Teraz wspominają koleżankę we wzruszających słowach. "Wciąż nie dociera do nas, że Edka już nigdy nie pojawi się w redakcji" - czytamy na internetowej stronie radia.
"Odszedł ktoś tak ważny, tak bliski, tak dobry" - pisze Marek Balawajder.
"Poznaliśmy się, kiedy zaczynała, i od początku było widać, że to będzie jej życie. (...) Telefony 'słuchaj, znalazłam błąd. Przepraszam, ale napisałeś, że..., a mnie wychodzi, że jednak nie, bo...' - i zwykle miała rację" - tak wspomina ją Tomasz Skory.
Michał Dobrołowicz powiedział, że gdyby miał wskazać jedno zdanie, które kojarzy mu się z Edytą, byłyby to jej słowa, które usłyszał w newsroomie kilka lat temu, gdy Edyta redagowała tekst na portal rmf24.pl albo materiał do Faktów RMF FM. "Powiedziała wtedy: 'Jeszcze potrzebuję chwili, jestem blisko najlepszej wersji'" - wspomina.
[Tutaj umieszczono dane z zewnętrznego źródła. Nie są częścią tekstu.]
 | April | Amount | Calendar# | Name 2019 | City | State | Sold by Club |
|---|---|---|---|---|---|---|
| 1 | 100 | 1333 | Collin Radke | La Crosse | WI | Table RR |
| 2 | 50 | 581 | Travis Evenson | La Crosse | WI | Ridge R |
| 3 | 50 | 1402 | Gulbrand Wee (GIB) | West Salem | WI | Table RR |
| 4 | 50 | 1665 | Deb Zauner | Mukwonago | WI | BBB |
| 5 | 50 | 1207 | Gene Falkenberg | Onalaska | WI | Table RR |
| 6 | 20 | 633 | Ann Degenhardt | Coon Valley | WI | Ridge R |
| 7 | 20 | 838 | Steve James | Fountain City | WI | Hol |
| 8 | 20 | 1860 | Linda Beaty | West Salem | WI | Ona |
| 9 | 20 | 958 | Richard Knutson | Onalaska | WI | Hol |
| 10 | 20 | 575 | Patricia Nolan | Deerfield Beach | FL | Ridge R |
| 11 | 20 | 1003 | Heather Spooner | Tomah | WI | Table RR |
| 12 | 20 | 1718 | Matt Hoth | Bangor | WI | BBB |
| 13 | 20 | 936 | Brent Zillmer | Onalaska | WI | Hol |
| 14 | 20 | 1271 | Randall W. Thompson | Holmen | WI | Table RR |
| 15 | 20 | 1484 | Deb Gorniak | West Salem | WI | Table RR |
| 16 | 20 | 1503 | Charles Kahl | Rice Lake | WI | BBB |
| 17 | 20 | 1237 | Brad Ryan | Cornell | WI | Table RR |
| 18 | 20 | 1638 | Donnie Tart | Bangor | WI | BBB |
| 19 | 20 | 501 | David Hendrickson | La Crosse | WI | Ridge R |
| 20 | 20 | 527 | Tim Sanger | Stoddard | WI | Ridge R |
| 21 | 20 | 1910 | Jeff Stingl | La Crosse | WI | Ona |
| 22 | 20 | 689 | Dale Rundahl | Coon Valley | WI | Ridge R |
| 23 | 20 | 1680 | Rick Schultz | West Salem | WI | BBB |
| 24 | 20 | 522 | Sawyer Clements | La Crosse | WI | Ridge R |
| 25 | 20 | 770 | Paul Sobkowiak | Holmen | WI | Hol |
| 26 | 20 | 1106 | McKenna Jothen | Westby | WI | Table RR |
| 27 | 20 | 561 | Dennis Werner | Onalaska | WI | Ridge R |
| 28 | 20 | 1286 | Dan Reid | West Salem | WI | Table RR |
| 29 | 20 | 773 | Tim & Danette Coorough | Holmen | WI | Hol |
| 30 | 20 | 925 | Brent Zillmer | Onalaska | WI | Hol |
"Jeszcze w poniedziałek pracowaliśmy razem nad artykułem, żartowaliśmy, jak zwykle. Szukaliśmy kompromisu i słów, których dziś tak bardzo brak, bo każde jest puste i banalne. Jeszcze tam kiedyś zamkniemy jakiś bal, jak zazwyczaj" - napisał Kuba Kaługa, pomorski reporter RMF FM.
"Kiedyś do niej dołączmy. I kiedyś razem będziemy pracować w dużej niebiańskiej redakcji" - czytamy we wspomnieniu dziennikarki.